Un arbolito de Navidad lleno de ornamentos y sorpresas es la sopa de Kawi (“pecho”), esa tierna porción de la vaca. Está coronada –cual si fuera estrellita de Belén– por habitas verde esperanza que se elevan sobre el cebollín. Lo dijo Lorca: “Verde que te quiero verde”, arriba del plato también lleva apio y algunas conocedoras le echan orégano. Por 20 pesitos, ¡a ver...!

La clave en este platillo es ese sabor que le dan las muchas yerbas, es un jugueteo cortarlas para poder ingerirlas e identificarlas en el paladar. Además, siempre viene a la panza el efecto benéfico de esos ingredientes.

La base del plato es una generosa porción de arroz blanco cocido; de hecho, la sopa es el caldo donde cuece la carne, razón por la que conlleva una sobredosis de proteínas. Y claro, papa. Siempre papa.

Digamos que lo que me pareció más q’aima, sin gracia ni sabor, fue el asado de costilla, una redundancia culinaria: arroz, papa y chuño. No soy gran fan de esas conjugaciones de carbohidratos.

Hablemos del servicio, ese vastísimo regimiento. Son siete mujeres que embanderan el sabor en ese puesto ubicado en el Mercado 25 de Mayo o Mercado Antiguo, en la calle Jordán, muy cerquita de la plaza principal de la ciudad. Manipulan unas 12 ollas a la vista, las cuales tranquilamente contienen una cantidad de platos que puede superar la centena, créanme.

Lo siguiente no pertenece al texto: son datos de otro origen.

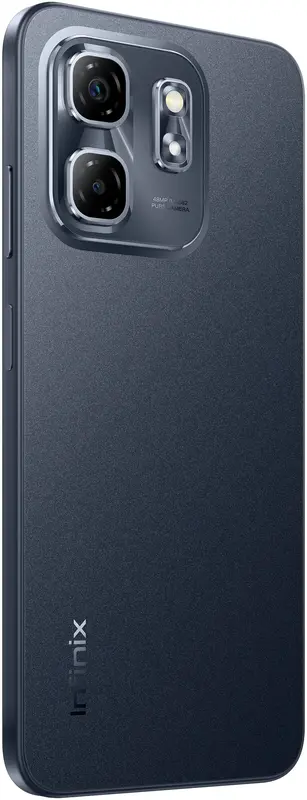 Infinix HOT 50i 4/128GB (Sleek Black) - фото - №5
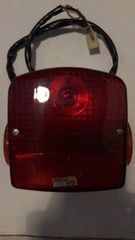 ΦΑΝΑΡΙ ΠΙΣΩ SUZUKI GN 250/125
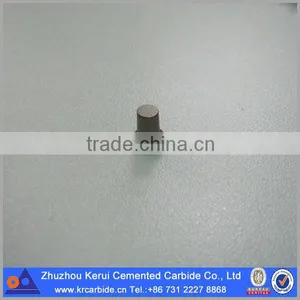 Carbide Pins for Antiskid Horseshoes Running in the Mud Road thumbnail-1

Allí, decenas de vendedoras de comidas entran en riña por los clientes cada día, pero sólo es el de Doña Blanca el puesto que incluso tiene filas de clientes que esperan ser acomodados de la manera más civilizada para degustar sus platillos. No siempre se logra.

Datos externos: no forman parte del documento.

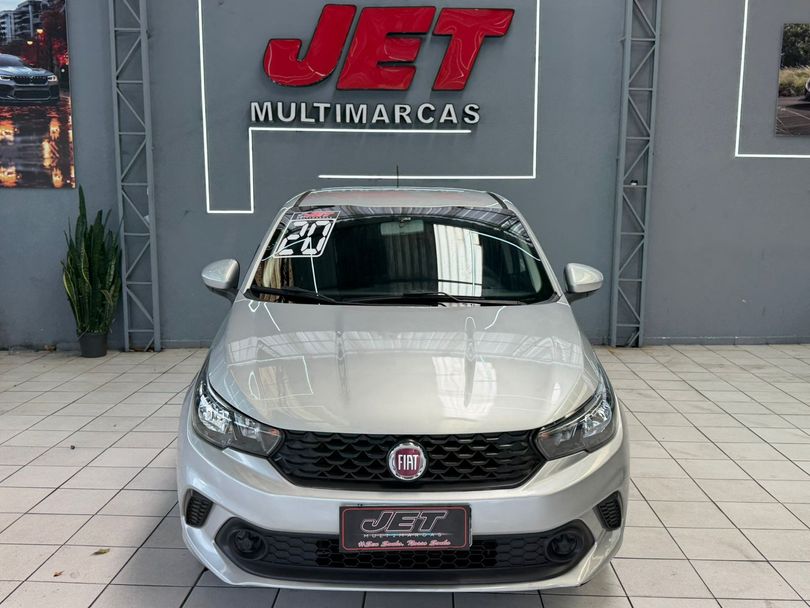 Fiat ARGO DRIVE 1.0 6V Flex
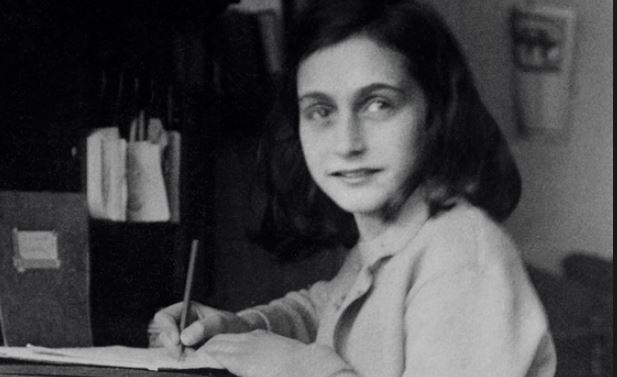 anne frank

Ellas, todas, son todo mimo, toda dulzura. Ellas, todas, son cocineras. A ellas, mis amores, mis canciones. Y de paso, te yapan refrescos de granos bolivianos. ¿Se puede ser más amoroso? No creo.

Hablemos del lugar, popular y codiciable como pocos. Claro está que como buen puesto de mercado, los lugares donde comer no son más que extensos taburetes de madera y largas mesas. Entonces, apretarse “culo con culo” es ley. Créanme, al probar su asado de cordero ya nada les importará, menos las delicadezas.

Cuando llueve en el lugar, todo el mercado es un desastre, ya que lo que evita su inundación, aparte de precarias calaminas, son unos risibles plásticos que hacen del lugar algo insalubre. Lo que más observaría es la presencia de músicos hippies, no por ser hippies sino por su pésimo gusto musical, como diría Capusotto “con sus ‘mañanas perfumadas de azahar ’ de Santaolalalalla”. Después, todo bien, los k a l uy o s son congruentes con las recetas.

Y bueno, ese fue mi paso por ese ícono de la gastronomía kochala. Probar su comida me hizo sentir que también puedo (y que incluso querría) ser presidenta de un país donde haya esa comida.